Quote the data below word for word, without the pictures.

#### DATA EXTRACT:

■ ■ ■ ■ ■ ■ ■

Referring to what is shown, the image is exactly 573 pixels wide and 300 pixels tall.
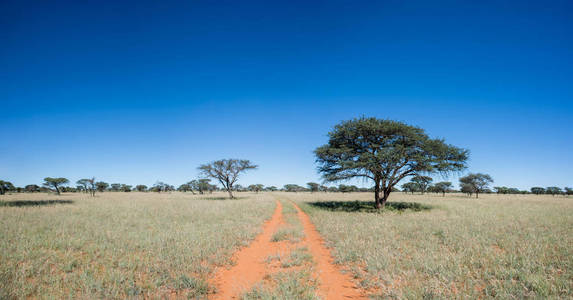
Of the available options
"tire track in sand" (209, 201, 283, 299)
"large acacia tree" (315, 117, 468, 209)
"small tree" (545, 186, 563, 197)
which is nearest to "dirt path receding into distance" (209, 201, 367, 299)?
"tire track in sand" (209, 201, 283, 299)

■ ■ ■ ■ ■ ■ ■

#### EXPECTED ANSWER:
Referring to what is shown, the image is exactly 573 pixels wide and 300 pixels tall.
Of the available options
"tire track in sand" (209, 201, 283, 299)
"large acacia tree" (315, 117, 468, 209)
"small tree" (545, 186, 563, 197)
which is nearest to "dirt path receding into distance" (209, 201, 367, 299)?
"tire track in sand" (209, 201, 283, 299)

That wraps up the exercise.